Administração do Ganha Tempo continua sendo realizada pela empresa vencedora de certame

(Foto:Ednilson Aguiar/ O Livre)

O pedido para suspender o processo licitatório da construção e gestão de oito unidades do Ganha Tempo em Mato Grosso mais uma vez foi negado. Desta vez o Tribunal de Contas do Estado (TCE) negou, por maioria, em sessão realizada nesta terça-feira (18), o pedido da segunda colocada do certame, chamada Shopping Cidadão.

A segunda colocada questiona a Secretaria de Estado de Trabalho e Assistência Social (Setas) de ter escolhido a vencedora, Consórcio Rio Verde, sem que ela estivesse de acordo com as exigências previstas em edital.

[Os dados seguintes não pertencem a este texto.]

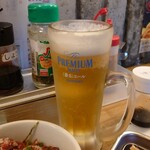 札幌ザンギ本舗 - 香るエール(生ビール)299円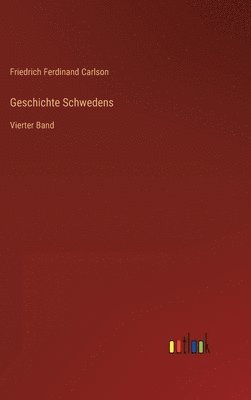 bokomslag Geschichte Schwedens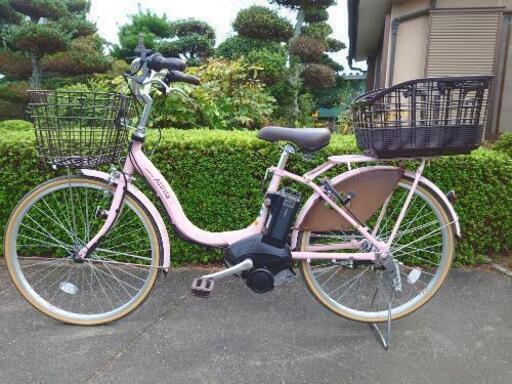 BRIDGESTONE 電動アシスト付き自転車 24インチ　アシスタファイン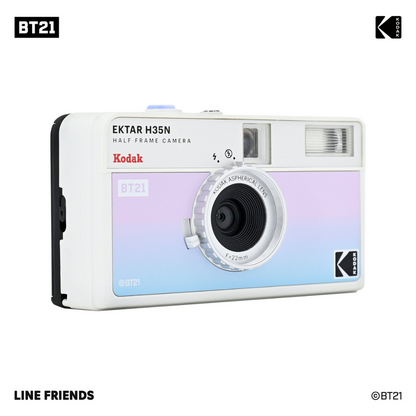 KODAK Ektar H35N BT21 Edition Half Frame Camera 可重用半格菲林相機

Além do órgão de contas, a segunda colocada entrou com recursos nas primeira e segunda instâncias da Justiça Estadual, além do Superior Tribunal de Justiça e perdeu em todas.

Durante a defesa ocorrida na sessão do TCE, o sub-procurador-geral do Estado Carlos Perlin argumentou que o Valor Por Atendimento (VPA) apresentado pela primeira colocada representa uma economia de cerca de R$ 50 milhões aos cofres públicos, se comparado com o valor proposto pela Shopping Cidadão.

O processo de licitação é para as duas unidades de Cuiabá, além de Barra das Garças, Cáceres, Lucas do Rio Verde, Rondonópolis, Sinop e Várzea Grande. A concessão tem validade de 15 anos e custaria ao Estado o valor mensal de R$ 1,826 bilhão.

Consórcio Rio Verde Ganha Tempo se sagrou vencedor por alcançar pontuação maior nos fatores 04 e 12. O Shopping do Cidadão avalia que esses pontos vieram de forma indevida.